Ma si dà il caso che fosse Moro, e che Mosca, com'è noto, era contraria al progetto, fatto curioso se si sostiene che le avrebbe permesso di fare la "rivoluzione" comunista in Italia.
Se poi si voleva davvero impedire l'avvento al potere delle sinistre, consumatosi pochi anni dopo con una devastazione del Paese di cui non si vede ancora il fondo, non vedo la ragione per ammazzare Moro.
Moro non era uno sciocco e probabilmente il cd. compromesso era la punta dell'iceberg di un progetto ben più vasto ed articolato (forse con altri protagonisti) di quanto potesse sembrare.
Non affermo questo come una certezza, mi pongo più di una domanda sul suo progetto politico. Solo che il quadro di un Moro ingenuo ed illuso, utile idiota di Mosca (con Kissinger, le BR e tutto il resto della compagnia necessariamente nel ruolo di salvatori dell'Italia :ohmy:) non regge ad un esame appena attento.
CitazioneScatenando una sicura guerra civile con la scorza fanatica del comunismo rivoluzionario in servizio permanente effettivo?
La rinuncia del PCI a una rivoluzione rossa in Italia era avvenuta già con Togliatti, c'era Gladio (già...) e il rischio di mettere il PCI fuori legge.

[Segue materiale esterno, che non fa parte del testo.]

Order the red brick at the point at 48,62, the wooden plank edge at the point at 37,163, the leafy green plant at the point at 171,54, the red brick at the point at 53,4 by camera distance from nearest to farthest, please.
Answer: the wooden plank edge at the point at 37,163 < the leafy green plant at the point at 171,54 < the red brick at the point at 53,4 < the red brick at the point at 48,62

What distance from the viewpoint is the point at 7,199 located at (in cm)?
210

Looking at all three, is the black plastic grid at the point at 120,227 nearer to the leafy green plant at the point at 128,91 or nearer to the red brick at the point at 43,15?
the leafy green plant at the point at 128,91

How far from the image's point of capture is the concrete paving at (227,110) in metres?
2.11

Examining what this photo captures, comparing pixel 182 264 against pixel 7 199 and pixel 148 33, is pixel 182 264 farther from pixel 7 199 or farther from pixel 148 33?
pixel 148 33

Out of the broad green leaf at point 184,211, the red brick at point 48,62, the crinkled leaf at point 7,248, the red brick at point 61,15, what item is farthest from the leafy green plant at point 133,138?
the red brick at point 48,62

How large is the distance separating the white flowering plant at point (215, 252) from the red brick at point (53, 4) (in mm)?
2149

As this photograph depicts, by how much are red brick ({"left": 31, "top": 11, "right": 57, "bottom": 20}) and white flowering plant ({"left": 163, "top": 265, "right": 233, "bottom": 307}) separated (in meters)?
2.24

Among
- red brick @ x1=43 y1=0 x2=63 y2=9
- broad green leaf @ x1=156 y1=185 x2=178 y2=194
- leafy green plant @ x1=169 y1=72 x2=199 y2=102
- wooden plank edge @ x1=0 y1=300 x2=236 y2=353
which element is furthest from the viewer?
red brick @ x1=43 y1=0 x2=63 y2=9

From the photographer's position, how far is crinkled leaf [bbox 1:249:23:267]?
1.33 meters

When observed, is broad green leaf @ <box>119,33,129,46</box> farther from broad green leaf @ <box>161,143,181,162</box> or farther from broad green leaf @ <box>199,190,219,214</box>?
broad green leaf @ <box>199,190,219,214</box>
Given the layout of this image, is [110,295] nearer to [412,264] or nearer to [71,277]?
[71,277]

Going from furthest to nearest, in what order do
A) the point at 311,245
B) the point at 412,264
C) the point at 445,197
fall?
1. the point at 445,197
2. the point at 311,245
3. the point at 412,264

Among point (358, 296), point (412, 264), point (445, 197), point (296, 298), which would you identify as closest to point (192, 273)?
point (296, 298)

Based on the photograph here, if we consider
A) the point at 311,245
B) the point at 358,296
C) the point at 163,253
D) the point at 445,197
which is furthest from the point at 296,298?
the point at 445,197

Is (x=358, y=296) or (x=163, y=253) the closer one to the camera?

Il declino dell'URSS galoppava già dalla fine degli anni '60, L'italia era uscita da periodi in cui il pericolo comunista era ben maggiore, una rivoluzione pilotata da Mosca (e conseguente Guerra Mondiale) negli edonisti anni '80 era se non impossibile estremamente improbabile. Anche il clima culturale non è solo una moda, può essere più forte delle armi come abbiamo visto di recente con le rivoluzioni colorate.
Citazionefacendo diventare prassi ordinaria (soprattutto in ambito cattolico) quell'opera di sensibilizzazione popolare di massa sul pericolo comunista messa a punto nel 48 che permise di vincere le prime elezioni libere
Già ma DC e Vaticano si erano rammolliti, col Concilio deliberatamente non ci fu nessuna condanna del comunismo. Inoltre i comunisti erano il 35% dei votanti, a parte vincere le elezioni la pressione culturale non li avrebbe neutralizzati.
Ripeto non difendo il compromesso storico che già all'epoca appariva una follia geopolitica, è sicuramente il progetto più controverso e incomprensibile di Moro, solo non torna l'ipotesi che un politico navigato come lui fosse un povero illuso che scommetteva sulla "bontà" dei comunisti.
E' però ormai accertato che voleva rivedere la logica di Yalta che non dava all'Italia piena sovranità e anche se non ne sappiamo ancora molto è da lì che ogni obiettiva indagine storica deve partire.

Considerazione finale: forse era un grave errore portare i comunisti al governo, tale sicuramente sembrava ma oggi il comunismo è imploso da tempo mentre l'Italia vive una delle peggiori stagioni della sua storia e rischia letteralmente di scomparire come Paese e come civiltà.
Sappiamo con certezza che Moro aveva previsto e si opponeva a tutto ciò ed è per questo che ne ho grande considerazione al punto da chiedermi se, malgrado il suo inspiegabile azzardo politico, con lui vivo l'Italia sarebbe stata migliore di com'è oggi.